■ Task objective
Your task is to repeat all of the material exactly.
═══ Entries supplied ═══
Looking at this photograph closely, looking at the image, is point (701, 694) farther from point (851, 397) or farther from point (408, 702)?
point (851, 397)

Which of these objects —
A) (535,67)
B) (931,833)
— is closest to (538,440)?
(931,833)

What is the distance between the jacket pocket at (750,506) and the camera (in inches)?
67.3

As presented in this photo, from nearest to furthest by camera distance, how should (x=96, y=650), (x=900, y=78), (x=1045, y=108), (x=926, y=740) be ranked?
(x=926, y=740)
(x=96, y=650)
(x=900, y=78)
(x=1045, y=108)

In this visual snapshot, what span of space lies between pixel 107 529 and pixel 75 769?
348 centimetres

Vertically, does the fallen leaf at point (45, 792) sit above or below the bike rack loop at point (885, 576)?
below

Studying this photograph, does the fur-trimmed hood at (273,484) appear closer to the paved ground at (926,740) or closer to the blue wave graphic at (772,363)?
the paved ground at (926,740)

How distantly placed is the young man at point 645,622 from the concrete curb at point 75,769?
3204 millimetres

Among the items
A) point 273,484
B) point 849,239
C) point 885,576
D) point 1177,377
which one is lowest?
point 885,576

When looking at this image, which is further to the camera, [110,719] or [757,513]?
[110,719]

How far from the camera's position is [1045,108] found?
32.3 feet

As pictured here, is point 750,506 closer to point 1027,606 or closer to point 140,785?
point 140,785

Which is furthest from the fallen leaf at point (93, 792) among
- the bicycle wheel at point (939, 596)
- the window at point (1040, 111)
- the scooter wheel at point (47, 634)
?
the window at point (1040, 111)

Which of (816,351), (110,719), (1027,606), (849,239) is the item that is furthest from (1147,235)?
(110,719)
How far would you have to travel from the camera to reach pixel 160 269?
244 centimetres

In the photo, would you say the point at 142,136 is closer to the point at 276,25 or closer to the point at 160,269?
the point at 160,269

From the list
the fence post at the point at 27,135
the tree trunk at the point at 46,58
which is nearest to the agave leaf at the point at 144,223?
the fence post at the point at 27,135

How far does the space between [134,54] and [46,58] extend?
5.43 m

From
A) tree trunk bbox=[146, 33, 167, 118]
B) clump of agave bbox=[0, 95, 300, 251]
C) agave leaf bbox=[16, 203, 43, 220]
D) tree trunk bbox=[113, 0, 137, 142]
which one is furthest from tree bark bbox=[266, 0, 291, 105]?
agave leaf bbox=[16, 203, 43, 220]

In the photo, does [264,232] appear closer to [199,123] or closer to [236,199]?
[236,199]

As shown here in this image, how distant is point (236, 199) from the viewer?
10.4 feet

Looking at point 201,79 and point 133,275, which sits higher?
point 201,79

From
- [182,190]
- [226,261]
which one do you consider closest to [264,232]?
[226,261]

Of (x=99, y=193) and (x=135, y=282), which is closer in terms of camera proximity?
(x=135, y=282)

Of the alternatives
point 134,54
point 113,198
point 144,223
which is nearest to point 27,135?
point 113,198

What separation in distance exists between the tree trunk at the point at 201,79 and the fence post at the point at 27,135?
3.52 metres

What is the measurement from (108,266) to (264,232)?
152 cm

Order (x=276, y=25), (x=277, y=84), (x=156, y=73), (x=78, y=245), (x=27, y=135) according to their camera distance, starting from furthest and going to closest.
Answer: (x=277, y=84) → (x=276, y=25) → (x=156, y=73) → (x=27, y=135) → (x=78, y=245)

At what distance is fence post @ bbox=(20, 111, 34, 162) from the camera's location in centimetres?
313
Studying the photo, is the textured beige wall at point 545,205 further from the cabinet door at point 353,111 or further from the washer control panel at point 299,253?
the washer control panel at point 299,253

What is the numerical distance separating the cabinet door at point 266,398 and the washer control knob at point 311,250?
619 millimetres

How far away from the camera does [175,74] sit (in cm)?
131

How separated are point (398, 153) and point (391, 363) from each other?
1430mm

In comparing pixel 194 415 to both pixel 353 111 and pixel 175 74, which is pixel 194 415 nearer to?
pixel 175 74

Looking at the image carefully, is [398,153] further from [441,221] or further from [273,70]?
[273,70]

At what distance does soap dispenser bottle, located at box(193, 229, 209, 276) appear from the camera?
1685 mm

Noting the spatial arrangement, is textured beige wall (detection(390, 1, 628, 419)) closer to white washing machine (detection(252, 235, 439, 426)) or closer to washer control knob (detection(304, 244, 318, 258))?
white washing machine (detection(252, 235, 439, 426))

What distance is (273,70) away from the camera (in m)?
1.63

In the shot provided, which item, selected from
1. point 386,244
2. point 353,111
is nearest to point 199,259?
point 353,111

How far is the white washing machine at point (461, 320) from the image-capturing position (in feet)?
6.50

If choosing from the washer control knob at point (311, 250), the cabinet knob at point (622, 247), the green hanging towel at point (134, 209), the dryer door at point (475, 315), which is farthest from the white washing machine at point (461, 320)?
═══
■ Result
Looking at this photograph closely, looking at the image, is point (701, 694) farther from point (851, 397) or farther from point (408, 702)?
point (851, 397)

Which of these objects —
A) (535,67)
B) (931,833)
— is closest to (538,440)?
(931,833)

What is the distance between the jacket pocket at (750,506) and the camera (in inches)?
67.3

As presented in this photo, from nearest to furthest by camera distance, how should (x=96, y=650), (x=900, y=78), (x=1045, y=108), (x=926, y=740) be ranked?
(x=926, y=740)
(x=96, y=650)
(x=900, y=78)
(x=1045, y=108)

In this visual snapshot, what span of space lies between pixel 107 529 and pixel 75 769?
348 centimetres

Vertically, does the fallen leaf at point (45, 792) sit above or below the bike rack loop at point (885, 576)?
below

Studying this photograph, does the fur-trimmed hood at (273,484) appear closer to the paved ground at (926,740) or closer to the blue wave graphic at (772,363)?
the paved ground at (926,740)

How distantly placed is the young man at point 645,622 from the concrete curb at point 75,769?
3204 millimetres

Among the items
A) point 273,484
B) point 849,239
C) point 885,576
D) point 1177,377
which one is lowest?
point 885,576

When looking at this image, which is further to the camera, [110,719] or [757,513]?
[110,719]

How far from the camera's position is [1045,108] found?
32.3 feet

As pictured here, is point 750,506 closer to point 1027,606 or closer to point 140,785?
point 140,785

Which is furthest from the fallen leaf at point (93, 792) among
- the bicycle wheel at point (939, 596)
- the window at point (1040, 111)
- the scooter wheel at point (47, 634)
?
the window at point (1040, 111)

Which of (816,351), (110,719), (1027,606), (849,239) is the item that is furthest from (1147,235)?
(110,719)
How far would you have to travel from the camera to reach pixel 160 269?
244 centimetres

In the photo, would you say the point at 142,136 is closer to the point at 276,25 or closer to the point at 160,269?
the point at 160,269

From the list
the fence post at the point at 27,135
the tree trunk at the point at 46,58
which is nearest to the agave leaf at the point at 144,223?
the fence post at the point at 27,135

How far does the space between [134,54] and [46,58] extend?
5.43 m

From
A) tree trunk bbox=[146, 33, 167, 118]
B) clump of agave bbox=[0, 95, 300, 251]
C) agave leaf bbox=[16, 203, 43, 220]
D) tree trunk bbox=[113, 0, 137, 142]
which one is furthest from tree bark bbox=[266, 0, 291, 105]?
agave leaf bbox=[16, 203, 43, 220]

In the photo, does [264,232] appear closer to [199,123] or closer to [236,199]?
[236,199]

As shown here in this image, how distant is point (236, 199) from the viewer?
10.4 feet

Looking at point 201,79 and point 133,275, which sits higher?
point 201,79

From
- [182,190]
- [226,261]
which one do you consider closest to [264,232]?
[226,261]

Of (x=99, y=193) and (x=135, y=282), which is closer in terms of camera proximity?
(x=135, y=282)

Of the alternatives
point 134,54
point 113,198
point 144,223
which is nearest to point 27,135?
point 113,198

What separation in distance exists between the tree trunk at the point at 201,79 and the fence post at the point at 27,135?
3.52 metres

What is the measurement from (108,266) to (264,232)?
152 cm

Order (x=276, y=25), (x=277, y=84), (x=156, y=73), (x=78, y=245), (x=27, y=135) according to their camera distance, starting from furthest and going to closest.
Answer: (x=277, y=84) → (x=276, y=25) → (x=156, y=73) → (x=27, y=135) → (x=78, y=245)

At what distance is fence post @ bbox=(20, 111, 34, 162) from the camera's location in centimetres?
313
Studying the photo, is the textured beige wall at point 545,205 further from the cabinet door at point 353,111 or further from the washer control panel at point 299,253?
the washer control panel at point 299,253

What is the numerical distance separating the cabinet door at point 266,398 and the washer control knob at point 311,250?
619 millimetres

How far away from the camera does [175,74] sit (in cm)?
131

How separated are point (398, 153) and point (391, 363) from each other?
1430mm

In comparing pixel 194 415 to both pixel 353 111 and pixel 175 74, which is pixel 194 415 nearer to?
pixel 175 74

Looking at the image carefully, is [398,153] further from [441,221] or further from [273,70]?
[273,70]

At what distance does soap dispenser bottle, located at box(193, 229, 209, 276) appear from the camera?
1685 mm

Noting the spatial arrangement, is textured beige wall (detection(390, 1, 628, 419)) closer to white washing machine (detection(252, 235, 439, 426)) or closer to washer control knob (detection(304, 244, 318, 258))?
white washing machine (detection(252, 235, 439, 426))

What distance is (273,70) away from the camera (in m)?
1.63

In the shot provided, which item, selected from
1. point 386,244
2. point 353,111
is nearest to point 199,259?
point 353,111

How far is the white washing machine at point (461, 320) from the image-capturing position (in feet)?
6.50

If choosing from the washer control knob at point (311, 250), the cabinet knob at point (622, 247), the green hanging towel at point (134, 209), the dryer door at point (475, 315), which is farthest from the white washing machine at point (461, 320)?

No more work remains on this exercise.